健康的な体重に達したら、健康的な食事と身体活動に頼って、長期にわたって体重を減らすのを手伝ってください。

体重を減らすことは簡単ではありません、そしてそれはコミットメントを必要とします。しかし、あなたが始める準備ができているなら、私たちはあなたが減量とより良い健康への道を歩むのを助けるためのステップバイステップのガイドを持っています。

適度な減量でさえ大きな利益を意味することができます
総体重の5〜10%のわずかな体重減少でも、血圧、血中コレステロール、血糖値の改善などの健康上の利点が得られる可能性があります。

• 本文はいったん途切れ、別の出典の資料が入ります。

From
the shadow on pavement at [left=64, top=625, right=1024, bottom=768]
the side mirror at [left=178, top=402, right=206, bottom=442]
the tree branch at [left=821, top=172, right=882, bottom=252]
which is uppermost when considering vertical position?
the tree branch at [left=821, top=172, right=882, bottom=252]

たとえば、体重が200ポンドの場合、5%の減量は10ポンドに相当し、体重は190ポンドに減少します。この体重はまだ「太りすぎ」または「肥満」の範囲にある可能性がありますが、この適度な体重減少は、肥満に関連する慢性疾患の危険因子を減らすことができます。

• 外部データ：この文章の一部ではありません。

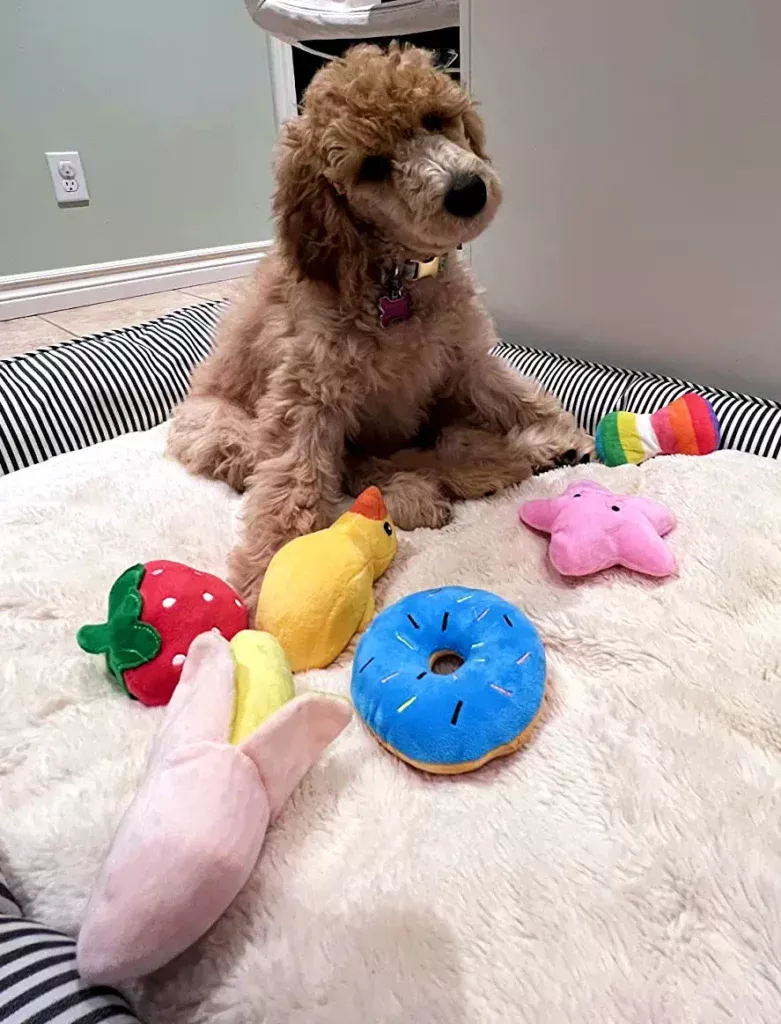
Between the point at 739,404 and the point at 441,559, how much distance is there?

したがって、全体的な目標が大きいように見えても、それを単なる最終目的地ではなく、旅と見なしてください。あなたはあなたがより健康的なライフスタイルを送るのを助けるであろう新しい食事と身体活動の習慣を学びます。これらの習慣はあなたが時間をかけてあなたの体重減少を維持するのを助けるかもしれません。

 

 

 高度の肥満者が多いアメリカですからおおざっぱに書かれていますが、同じように日本人が減量していくのは賛成できません。しかし実際の減量方法など載っていますので興味のある方は、C D C のホームページを見てみてください。

https://www.cdc.gov/healthyweight/losing_weight/index.html/

 

今日ご紹介したのは日本人の日本人が調査対象の研究です。ですから我々の実情に合っている結果だと思います。

 意図的な減量と自然に減量したのでは意味合いが違うようですので、これに関する研究を今後探してみます。(今回検索してみましたがいい研究が見つかりませんでした。)

 

 最後までお付き合いいただきまして、誠にありがとうございました。